Swiss Re AG (OTCMKTS:SSREY – Get Rating) – Analysts at Jefferies Financial Group lifted their FY2022 earnings per share estimates for shares of Swiss Re in a research note issued to investors on Tuesday, August 2nd. Jefferies Financial Group analyst P. Kett now anticipates that the financial services provider will earn $1.08 per share for the year, up from their prior estimate of $0.96. The consensus estimate for Swiss Re’s current full-year earnings is $1.28 per share. Jefferies Financial Group also issued estimates for Swiss Re’s FY2023 earnings at $3.05 EPS.

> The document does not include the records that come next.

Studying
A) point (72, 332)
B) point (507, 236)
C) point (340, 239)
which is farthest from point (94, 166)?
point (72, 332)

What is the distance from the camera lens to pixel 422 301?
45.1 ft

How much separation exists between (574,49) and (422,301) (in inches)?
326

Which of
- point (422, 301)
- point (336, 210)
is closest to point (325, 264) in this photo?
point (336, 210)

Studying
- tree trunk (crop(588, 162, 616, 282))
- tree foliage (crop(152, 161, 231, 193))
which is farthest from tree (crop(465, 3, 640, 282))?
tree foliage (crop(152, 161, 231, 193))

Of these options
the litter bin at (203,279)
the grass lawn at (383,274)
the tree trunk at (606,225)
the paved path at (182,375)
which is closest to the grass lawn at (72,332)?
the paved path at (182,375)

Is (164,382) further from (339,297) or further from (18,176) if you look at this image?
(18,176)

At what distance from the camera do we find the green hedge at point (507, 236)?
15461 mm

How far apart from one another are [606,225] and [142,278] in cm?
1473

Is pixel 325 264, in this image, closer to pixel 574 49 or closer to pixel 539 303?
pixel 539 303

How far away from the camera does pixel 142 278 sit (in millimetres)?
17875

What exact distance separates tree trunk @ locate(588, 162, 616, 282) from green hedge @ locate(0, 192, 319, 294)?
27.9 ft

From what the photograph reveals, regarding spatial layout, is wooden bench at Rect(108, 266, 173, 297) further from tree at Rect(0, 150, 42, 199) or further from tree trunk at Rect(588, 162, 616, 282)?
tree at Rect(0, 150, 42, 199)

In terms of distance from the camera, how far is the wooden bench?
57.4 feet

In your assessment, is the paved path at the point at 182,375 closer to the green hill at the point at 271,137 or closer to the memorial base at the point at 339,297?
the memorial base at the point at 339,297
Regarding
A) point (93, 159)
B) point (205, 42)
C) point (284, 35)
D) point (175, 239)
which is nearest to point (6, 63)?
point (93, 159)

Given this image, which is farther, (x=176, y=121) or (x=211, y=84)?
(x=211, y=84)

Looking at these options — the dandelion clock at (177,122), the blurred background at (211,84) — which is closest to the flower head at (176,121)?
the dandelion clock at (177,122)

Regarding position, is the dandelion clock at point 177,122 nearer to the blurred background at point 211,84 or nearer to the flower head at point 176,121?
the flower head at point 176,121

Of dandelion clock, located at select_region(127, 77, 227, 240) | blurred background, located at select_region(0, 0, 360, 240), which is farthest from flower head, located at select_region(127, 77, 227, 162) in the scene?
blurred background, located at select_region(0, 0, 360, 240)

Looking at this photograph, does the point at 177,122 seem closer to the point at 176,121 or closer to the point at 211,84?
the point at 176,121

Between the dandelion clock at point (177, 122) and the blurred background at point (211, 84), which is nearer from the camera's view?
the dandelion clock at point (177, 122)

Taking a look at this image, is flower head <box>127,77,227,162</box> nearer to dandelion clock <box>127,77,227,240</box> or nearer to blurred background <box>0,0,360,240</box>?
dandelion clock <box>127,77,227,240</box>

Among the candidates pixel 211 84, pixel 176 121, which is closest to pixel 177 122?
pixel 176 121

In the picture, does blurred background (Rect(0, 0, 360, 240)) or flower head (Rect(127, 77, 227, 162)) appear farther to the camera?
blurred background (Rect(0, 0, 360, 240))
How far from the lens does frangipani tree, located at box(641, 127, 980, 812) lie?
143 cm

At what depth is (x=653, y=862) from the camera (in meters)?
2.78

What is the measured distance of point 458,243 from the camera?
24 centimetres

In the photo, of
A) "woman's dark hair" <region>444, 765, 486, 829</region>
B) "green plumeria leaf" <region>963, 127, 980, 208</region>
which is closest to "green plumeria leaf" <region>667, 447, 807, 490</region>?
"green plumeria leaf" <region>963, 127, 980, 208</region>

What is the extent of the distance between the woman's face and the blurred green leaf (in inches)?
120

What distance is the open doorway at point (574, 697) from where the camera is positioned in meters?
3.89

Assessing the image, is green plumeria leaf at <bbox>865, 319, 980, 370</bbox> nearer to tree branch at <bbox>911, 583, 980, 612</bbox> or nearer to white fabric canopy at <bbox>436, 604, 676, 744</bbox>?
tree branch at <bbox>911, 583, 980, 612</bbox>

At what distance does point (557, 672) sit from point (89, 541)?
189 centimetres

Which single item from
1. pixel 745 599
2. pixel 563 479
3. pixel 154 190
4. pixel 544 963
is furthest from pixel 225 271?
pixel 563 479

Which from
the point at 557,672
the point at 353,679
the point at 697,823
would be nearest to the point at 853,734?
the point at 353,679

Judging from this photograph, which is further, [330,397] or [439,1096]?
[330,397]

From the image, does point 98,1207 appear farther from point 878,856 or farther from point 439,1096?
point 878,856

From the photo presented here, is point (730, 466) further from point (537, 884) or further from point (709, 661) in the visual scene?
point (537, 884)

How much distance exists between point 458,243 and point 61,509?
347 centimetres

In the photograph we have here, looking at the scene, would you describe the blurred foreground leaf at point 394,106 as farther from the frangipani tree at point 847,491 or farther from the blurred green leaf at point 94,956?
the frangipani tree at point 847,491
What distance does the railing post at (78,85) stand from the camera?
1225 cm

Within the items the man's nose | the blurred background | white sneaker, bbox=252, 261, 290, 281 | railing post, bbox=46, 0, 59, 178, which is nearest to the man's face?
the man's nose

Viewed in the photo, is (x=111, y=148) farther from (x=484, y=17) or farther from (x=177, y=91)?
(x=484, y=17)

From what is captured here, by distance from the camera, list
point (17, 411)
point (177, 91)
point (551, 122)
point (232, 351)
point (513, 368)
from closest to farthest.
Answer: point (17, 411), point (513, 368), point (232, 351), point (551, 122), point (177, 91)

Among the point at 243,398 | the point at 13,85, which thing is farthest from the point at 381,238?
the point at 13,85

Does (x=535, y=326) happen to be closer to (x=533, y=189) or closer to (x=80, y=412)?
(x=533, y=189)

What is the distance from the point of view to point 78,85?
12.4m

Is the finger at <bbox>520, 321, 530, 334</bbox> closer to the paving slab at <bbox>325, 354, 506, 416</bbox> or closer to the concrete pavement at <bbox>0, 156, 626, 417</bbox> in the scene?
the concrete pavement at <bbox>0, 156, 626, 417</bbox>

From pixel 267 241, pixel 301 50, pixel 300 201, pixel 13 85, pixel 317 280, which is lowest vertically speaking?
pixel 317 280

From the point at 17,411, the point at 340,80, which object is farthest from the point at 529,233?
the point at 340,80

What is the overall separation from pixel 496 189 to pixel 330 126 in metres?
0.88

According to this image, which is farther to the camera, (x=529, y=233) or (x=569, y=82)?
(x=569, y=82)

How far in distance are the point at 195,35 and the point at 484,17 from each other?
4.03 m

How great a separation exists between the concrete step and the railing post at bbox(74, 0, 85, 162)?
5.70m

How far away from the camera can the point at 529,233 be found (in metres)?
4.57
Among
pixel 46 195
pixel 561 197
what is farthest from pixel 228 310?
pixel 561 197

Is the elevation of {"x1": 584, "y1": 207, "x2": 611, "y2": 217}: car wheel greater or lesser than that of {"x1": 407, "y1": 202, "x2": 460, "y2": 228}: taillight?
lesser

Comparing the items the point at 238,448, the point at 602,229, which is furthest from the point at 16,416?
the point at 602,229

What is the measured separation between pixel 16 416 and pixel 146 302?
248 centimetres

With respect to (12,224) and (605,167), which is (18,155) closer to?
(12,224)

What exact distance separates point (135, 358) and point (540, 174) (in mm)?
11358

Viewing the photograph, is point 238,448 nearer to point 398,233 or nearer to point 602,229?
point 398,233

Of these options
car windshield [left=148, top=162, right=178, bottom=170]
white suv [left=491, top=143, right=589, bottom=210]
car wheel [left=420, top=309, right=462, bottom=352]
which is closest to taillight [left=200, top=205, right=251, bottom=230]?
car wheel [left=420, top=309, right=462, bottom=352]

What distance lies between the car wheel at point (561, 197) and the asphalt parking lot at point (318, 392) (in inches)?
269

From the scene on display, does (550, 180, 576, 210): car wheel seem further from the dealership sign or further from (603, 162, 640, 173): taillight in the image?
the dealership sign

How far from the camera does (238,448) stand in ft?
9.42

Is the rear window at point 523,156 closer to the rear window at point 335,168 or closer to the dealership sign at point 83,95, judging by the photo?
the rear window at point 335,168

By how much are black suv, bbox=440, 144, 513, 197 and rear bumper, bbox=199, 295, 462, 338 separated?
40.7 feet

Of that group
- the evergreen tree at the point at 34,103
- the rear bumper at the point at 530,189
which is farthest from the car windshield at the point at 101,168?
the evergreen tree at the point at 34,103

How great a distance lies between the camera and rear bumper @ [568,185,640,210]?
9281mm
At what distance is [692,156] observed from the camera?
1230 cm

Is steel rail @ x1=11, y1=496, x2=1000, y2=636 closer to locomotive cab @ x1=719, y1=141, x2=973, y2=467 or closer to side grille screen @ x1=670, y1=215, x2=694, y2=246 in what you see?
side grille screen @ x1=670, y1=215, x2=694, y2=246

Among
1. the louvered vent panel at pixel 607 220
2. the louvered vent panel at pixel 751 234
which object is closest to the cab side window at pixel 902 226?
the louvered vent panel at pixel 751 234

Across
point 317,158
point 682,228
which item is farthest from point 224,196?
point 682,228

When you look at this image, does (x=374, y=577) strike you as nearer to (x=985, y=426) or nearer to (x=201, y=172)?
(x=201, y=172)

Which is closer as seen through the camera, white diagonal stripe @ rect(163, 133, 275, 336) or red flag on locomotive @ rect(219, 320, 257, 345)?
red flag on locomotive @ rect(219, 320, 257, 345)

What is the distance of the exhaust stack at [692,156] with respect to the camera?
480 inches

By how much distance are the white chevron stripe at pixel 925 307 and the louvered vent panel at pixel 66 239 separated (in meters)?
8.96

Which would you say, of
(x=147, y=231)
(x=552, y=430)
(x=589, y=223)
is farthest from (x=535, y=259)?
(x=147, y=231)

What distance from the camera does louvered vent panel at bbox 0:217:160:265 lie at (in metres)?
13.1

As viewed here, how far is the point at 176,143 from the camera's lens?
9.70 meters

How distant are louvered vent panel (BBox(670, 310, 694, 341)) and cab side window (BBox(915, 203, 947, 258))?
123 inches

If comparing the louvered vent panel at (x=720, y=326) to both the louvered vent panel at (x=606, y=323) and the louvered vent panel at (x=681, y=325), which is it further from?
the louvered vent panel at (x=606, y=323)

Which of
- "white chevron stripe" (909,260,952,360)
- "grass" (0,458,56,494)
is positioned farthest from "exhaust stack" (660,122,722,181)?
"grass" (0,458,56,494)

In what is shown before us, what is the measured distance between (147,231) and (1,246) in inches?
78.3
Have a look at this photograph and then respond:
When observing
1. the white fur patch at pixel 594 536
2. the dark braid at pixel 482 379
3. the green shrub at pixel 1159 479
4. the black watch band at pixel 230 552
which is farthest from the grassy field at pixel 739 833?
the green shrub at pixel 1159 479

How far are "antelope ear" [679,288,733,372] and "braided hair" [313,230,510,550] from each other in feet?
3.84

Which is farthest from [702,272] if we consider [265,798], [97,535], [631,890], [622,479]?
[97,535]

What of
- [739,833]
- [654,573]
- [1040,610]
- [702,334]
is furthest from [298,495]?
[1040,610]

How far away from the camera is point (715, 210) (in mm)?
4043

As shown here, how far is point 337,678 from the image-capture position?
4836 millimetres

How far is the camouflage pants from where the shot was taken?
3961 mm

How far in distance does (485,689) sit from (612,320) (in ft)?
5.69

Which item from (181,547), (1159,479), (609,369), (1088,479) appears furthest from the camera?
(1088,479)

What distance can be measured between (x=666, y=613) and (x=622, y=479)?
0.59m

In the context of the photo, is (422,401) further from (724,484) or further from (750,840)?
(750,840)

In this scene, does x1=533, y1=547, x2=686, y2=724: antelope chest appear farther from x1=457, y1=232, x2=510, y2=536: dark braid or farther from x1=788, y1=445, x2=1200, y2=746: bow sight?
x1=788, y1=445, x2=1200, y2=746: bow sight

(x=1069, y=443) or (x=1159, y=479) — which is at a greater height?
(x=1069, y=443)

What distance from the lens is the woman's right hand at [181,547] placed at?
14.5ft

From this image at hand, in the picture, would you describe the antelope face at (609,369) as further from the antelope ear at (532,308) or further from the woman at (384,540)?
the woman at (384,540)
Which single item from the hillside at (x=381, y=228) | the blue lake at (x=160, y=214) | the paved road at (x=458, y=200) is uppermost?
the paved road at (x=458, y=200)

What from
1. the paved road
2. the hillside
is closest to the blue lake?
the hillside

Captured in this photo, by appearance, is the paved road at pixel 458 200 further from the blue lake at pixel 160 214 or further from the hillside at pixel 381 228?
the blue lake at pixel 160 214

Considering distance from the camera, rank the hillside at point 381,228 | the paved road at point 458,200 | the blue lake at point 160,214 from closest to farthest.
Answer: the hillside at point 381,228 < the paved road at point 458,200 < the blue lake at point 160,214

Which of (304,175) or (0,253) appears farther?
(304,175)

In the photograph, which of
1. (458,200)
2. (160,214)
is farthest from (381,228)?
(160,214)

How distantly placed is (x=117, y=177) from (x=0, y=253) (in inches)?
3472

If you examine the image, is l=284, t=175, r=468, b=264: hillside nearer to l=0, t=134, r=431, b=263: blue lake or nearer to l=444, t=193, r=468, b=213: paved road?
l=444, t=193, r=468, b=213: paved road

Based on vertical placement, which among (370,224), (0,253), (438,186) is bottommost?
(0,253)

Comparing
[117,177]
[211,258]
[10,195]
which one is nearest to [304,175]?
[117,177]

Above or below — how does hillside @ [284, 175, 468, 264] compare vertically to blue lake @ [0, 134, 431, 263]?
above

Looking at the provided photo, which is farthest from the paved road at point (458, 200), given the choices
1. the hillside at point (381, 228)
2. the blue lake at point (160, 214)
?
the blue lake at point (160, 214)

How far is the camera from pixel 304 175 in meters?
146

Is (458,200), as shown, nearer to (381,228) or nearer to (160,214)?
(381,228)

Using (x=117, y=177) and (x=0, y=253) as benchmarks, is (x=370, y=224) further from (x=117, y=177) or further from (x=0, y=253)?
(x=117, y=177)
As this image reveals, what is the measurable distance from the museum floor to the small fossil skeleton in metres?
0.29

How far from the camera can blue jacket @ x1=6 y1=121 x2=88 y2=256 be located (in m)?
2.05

SSREY has been the subject of a number of other research reports. HSBC lowered Swiss Re from a “buy” rating to a “hold” rating in a research report on Tuesday, June 14th. Societe Generale decreased their target price on Swiss Re from CHF 98 to CHF 87 in a research report on Monday, July 25th. Royal Bank of Canada began coverage on Swiss Re in a research report on Wednesday, July 6th. They issued a “sector perform” rating for the company. DZ Bank raised Swiss Re from a “hold” rating to a “buy” rating in a research report on Thursday. Finally, JPMorgan Chase & Co. decreased their target price on Swiss Re from CHF 105 to CHF 100 in a research report on Thursday, April 14th. Three research analysts have rated the stock with a sell rating, six have assigned a hold rating and four have assigned a buy rating to the stock. Based on data from MarketBeat.com, the stock has a consensus rating of “Hold” and an average target price of $90.86.
Swiss Re Stock Down 0.2 %
About Swiss Re
Swiss Re AG, together with its subsidiaries, provides wholesale reinsurance, insurance, other insurance-based forms of risk transfer, and other insurance-related services worldwide. The company operates through Property & Casualty Reinsurance, Life & Health Reinsurance, and Corporate Solutions.